Wildbienen brauchen Randstrukturen

Diese Kleinhabitate werden unter wissenschaftlicher Begleitung durch die Universität
Salzburg und die HBLA Ursprung kartiert. Zum Bestimmen der Pflanzen nutzen die beteiligten
Schüler und Biologen die vom Max-Planck-Institut entwickelte App Flora Incognita. Damit
können Blühpflanzen zu 95 Prozent richtig bestimmt werden, sagt Konrad Steiner.
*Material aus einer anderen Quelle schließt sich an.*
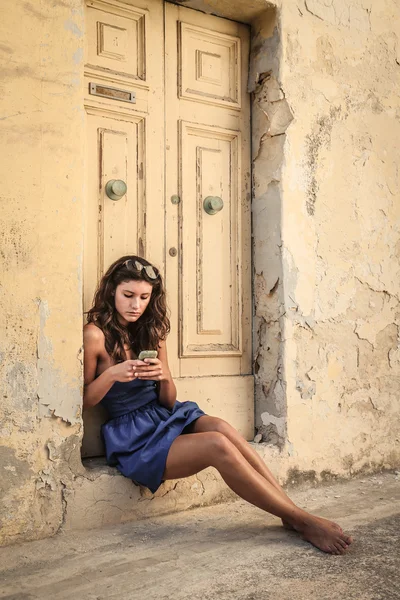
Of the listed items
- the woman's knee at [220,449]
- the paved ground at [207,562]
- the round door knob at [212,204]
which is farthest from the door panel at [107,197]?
the paved ground at [207,562]

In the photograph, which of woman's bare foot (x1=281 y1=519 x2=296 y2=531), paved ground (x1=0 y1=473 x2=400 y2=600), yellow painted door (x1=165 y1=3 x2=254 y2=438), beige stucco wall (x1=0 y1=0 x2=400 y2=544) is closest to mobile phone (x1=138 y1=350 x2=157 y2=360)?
beige stucco wall (x1=0 y1=0 x2=400 y2=544)

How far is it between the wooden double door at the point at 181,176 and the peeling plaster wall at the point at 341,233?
0.96 feet

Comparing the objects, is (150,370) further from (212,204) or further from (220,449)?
(212,204)

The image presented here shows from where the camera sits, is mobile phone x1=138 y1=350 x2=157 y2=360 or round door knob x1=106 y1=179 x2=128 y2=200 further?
round door knob x1=106 y1=179 x2=128 y2=200

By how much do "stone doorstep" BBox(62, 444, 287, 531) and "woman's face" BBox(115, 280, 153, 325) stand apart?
2.41 feet

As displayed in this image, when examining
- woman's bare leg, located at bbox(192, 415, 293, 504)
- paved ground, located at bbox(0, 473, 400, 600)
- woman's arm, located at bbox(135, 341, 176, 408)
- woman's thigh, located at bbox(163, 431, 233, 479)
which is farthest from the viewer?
woman's arm, located at bbox(135, 341, 176, 408)

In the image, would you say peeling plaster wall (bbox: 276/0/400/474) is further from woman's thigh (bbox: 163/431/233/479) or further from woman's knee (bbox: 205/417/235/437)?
woman's thigh (bbox: 163/431/233/479)

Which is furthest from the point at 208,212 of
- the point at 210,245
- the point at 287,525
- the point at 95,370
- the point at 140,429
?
the point at 287,525

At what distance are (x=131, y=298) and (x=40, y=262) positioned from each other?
0.47 metres

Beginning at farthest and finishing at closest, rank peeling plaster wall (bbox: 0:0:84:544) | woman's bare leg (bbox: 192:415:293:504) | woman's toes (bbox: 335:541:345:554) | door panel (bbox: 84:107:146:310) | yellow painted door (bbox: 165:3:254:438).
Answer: yellow painted door (bbox: 165:3:254:438) → door panel (bbox: 84:107:146:310) → woman's bare leg (bbox: 192:415:293:504) → peeling plaster wall (bbox: 0:0:84:544) → woman's toes (bbox: 335:541:345:554)

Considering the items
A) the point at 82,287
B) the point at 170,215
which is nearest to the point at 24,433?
the point at 82,287

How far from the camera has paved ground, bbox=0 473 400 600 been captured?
7.41ft

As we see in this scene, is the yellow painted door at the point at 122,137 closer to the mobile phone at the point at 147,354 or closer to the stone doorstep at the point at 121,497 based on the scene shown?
the stone doorstep at the point at 121,497

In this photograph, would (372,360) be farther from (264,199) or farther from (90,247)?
(90,247)
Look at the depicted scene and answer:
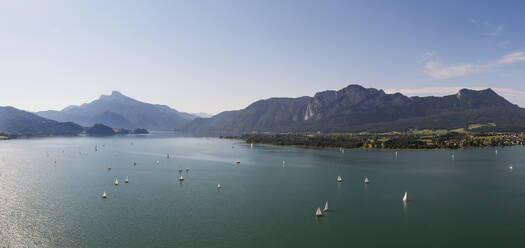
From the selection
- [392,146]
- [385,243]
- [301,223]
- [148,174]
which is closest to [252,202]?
[301,223]

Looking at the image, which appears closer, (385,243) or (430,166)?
(385,243)

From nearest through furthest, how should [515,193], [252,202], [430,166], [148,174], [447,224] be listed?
1. [447,224]
2. [252,202]
3. [515,193]
4. [148,174]
5. [430,166]

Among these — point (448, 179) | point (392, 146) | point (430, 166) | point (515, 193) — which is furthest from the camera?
point (392, 146)

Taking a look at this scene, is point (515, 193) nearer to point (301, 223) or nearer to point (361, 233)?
point (361, 233)

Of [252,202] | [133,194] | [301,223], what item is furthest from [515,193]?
[133,194]

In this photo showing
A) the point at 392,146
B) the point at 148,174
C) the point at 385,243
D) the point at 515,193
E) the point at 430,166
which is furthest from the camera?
the point at 392,146

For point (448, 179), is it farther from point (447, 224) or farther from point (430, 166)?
point (447, 224)
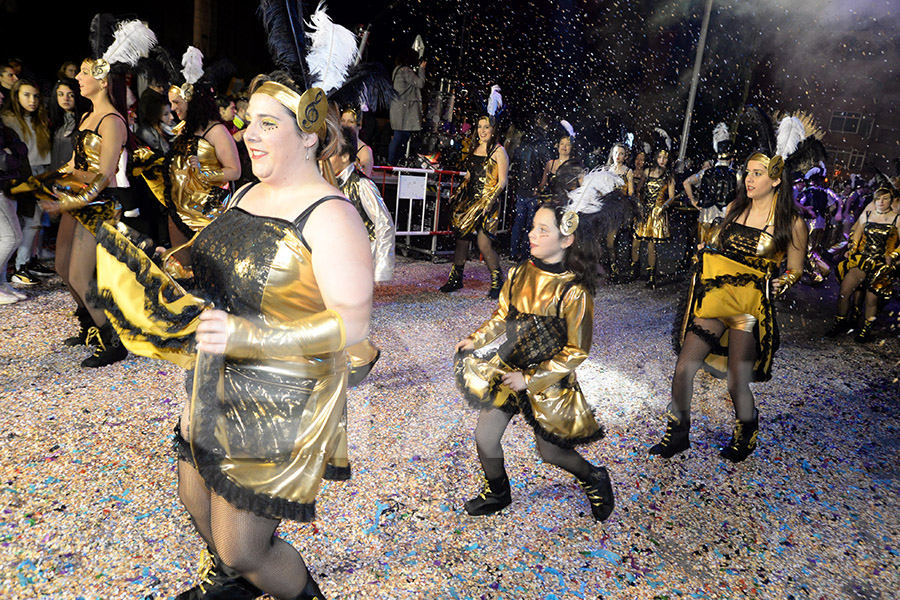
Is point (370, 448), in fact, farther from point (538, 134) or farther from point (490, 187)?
point (538, 134)

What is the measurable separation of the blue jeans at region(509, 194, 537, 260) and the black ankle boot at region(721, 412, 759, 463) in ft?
18.7

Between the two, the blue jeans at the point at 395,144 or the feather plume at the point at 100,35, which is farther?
the blue jeans at the point at 395,144

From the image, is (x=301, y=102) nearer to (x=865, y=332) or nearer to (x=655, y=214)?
(x=865, y=332)

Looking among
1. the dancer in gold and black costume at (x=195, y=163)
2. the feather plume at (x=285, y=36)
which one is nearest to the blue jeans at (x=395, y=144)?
the dancer in gold and black costume at (x=195, y=163)

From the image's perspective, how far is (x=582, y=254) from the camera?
2.59 metres

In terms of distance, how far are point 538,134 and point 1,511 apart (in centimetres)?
900

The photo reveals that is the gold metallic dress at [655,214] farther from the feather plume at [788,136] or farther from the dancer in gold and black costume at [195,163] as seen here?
the dancer in gold and black costume at [195,163]

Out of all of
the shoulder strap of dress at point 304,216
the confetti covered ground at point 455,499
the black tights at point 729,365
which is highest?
the shoulder strap of dress at point 304,216

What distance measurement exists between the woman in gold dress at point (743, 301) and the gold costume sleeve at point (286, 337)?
8.95 ft

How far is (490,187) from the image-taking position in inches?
266

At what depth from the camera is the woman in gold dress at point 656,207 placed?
8.59 meters

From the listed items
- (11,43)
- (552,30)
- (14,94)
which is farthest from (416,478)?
(552,30)

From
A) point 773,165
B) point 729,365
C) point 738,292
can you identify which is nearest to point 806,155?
point 773,165

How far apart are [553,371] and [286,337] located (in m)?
1.38
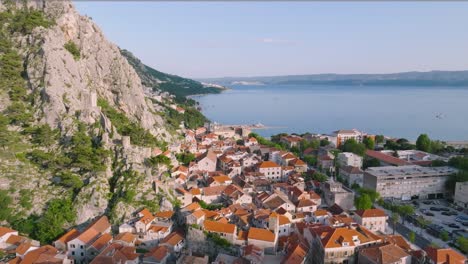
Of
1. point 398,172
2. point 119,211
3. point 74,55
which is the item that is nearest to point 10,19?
point 74,55

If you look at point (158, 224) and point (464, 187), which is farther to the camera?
point (464, 187)

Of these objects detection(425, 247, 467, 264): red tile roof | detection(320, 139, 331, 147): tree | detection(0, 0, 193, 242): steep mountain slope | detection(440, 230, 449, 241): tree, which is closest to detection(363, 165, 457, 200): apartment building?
detection(440, 230, 449, 241): tree

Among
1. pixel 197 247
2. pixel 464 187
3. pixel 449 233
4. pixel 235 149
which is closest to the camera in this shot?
pixel 197 247

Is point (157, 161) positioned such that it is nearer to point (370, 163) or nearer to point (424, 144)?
point (370, 163)

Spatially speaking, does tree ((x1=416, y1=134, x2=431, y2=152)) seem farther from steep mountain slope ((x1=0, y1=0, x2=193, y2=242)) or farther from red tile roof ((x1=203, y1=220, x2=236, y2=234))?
red tile roof ((x1=203, y1=220, x2=236, y2=234))

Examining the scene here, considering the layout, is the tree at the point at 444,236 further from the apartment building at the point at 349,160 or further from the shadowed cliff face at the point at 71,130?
the shadowed cliff face at the point at 71,130

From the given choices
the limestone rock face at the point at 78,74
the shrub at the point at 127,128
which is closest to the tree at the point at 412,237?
the shrub at the point at 127,128

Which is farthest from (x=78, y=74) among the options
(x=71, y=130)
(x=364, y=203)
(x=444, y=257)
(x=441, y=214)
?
(x=441, y=214)

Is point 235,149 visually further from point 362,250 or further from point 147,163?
point 362,250
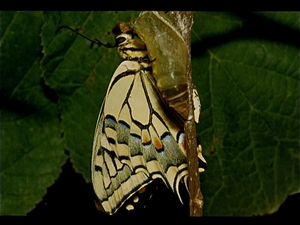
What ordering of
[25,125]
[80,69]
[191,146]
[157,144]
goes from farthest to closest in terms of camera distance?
1. [25,125]
2. [80,69]
3. [157,144]
4. [191,146]

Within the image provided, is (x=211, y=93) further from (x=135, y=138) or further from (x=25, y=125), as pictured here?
(x=25, y=125)

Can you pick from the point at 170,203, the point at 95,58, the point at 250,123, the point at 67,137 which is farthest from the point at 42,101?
the point at 250,123

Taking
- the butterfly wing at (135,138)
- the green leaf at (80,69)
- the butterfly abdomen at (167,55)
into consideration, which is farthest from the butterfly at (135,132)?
the green leaf at (80,69)

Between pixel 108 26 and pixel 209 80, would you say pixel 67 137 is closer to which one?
pixel 108 26

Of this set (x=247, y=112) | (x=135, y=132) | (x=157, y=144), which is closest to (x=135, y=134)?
(x=135, y=132)

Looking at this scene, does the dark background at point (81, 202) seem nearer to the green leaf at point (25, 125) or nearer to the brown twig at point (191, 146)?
the green leaf at point (25, 125)

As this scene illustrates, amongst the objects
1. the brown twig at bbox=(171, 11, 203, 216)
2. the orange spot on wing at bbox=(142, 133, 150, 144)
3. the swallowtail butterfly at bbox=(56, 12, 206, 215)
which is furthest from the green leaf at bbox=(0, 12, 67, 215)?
the brown twig at bbox=(171, 11, 203, 216)

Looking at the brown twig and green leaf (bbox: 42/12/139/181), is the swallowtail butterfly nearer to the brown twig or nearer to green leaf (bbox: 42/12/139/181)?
the brown twig
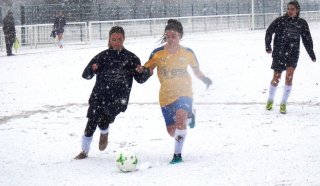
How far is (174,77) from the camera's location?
651cm

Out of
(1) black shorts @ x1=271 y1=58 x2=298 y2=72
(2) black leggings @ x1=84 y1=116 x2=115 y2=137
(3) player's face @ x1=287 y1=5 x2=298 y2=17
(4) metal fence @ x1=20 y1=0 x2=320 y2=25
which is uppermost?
(4) metal fence @ x1=20 y1=0 x2=320 y2=25

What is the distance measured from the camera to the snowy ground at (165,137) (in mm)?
5605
Den Grundstein für das langfristige Projekt haben die Wildbienen gelegt. Denn 2017 hat
Woerle eine Untersuchung des Wildbienenaufkommens in der Region finanziert. Das Projekt
habe gezeigt, dass viele Wildbienenarten die Blüten bestäuben, erklärt der Bienenexperte
Johann Neumayr. Damit sorgen sie dafür, dass sich auch seltene Arten vermehren. Dafür
benötigen die Wildbienen ein artenreiches Blütenangebot sowie Nistplätze, die vor allem in
den Randstrukturen wie dem Waldrand, Gstätten oder Hecken vorkommen.